WORK REQUIRED: List every career that the article about Bay Area Christian School's 50th anniversary says Jessica Peck's former classmates have gone on to have.

TEXT SHOWN below:

For a church or school to stand out for endurance through time on the island requires at least a century to reach tier one. But on the mainland, 50 years is more than enough to gain renown. Next week, Bay Area Christian School will celebrate with a half-century banquet and a long look back at their history.
Today, we’ll share what two students and several administrators recall about their success, and how to build a school which will weather changes in both demographics and culture.
IN THE BEGINNING
Carol Bishop Pierce was one of the few there at the very humble start of what is now our county’s largest, and possibly oldest, Christian school off the island.
“I was one of the original students who was in attendance on the first day that the school opened,” she told Our Faith. “I was a 1981 graduate. My mom was also a member of the original school board.”
Fellow student Jessica Peck graduated in a class of 30 in 1995, for which she’s grateful.
“I am so thankful for my teachers and classmates who not only spoke truth, but lived it out in their everyday lives,” she said. “My former classmates have since gone on to be lawyers, musicians, missionaries, ministers and mothers. Many of my former teachers are still at BACS, but now they’re teaching my children and children of my former classmates.”
Like many modern teens, Peck came into the school with little motivation or incentive. She explained that being at BACS provided a complete refocus that challenged her to engage with her faith and future.

End of TEXT SHOWN.
RAW DATA below:

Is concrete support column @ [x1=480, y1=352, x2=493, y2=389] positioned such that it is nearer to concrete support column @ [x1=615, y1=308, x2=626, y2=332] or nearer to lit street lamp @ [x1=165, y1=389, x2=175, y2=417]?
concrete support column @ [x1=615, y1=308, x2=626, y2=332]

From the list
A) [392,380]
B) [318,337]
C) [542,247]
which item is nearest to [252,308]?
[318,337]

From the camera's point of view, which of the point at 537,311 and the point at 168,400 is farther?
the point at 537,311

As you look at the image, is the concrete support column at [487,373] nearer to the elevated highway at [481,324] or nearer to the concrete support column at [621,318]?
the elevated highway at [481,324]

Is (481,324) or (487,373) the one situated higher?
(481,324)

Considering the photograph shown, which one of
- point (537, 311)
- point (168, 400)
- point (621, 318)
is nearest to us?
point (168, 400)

End of RAW DATA.

SOLUTION: lawyers, musicians, missionaries, ministers, mothers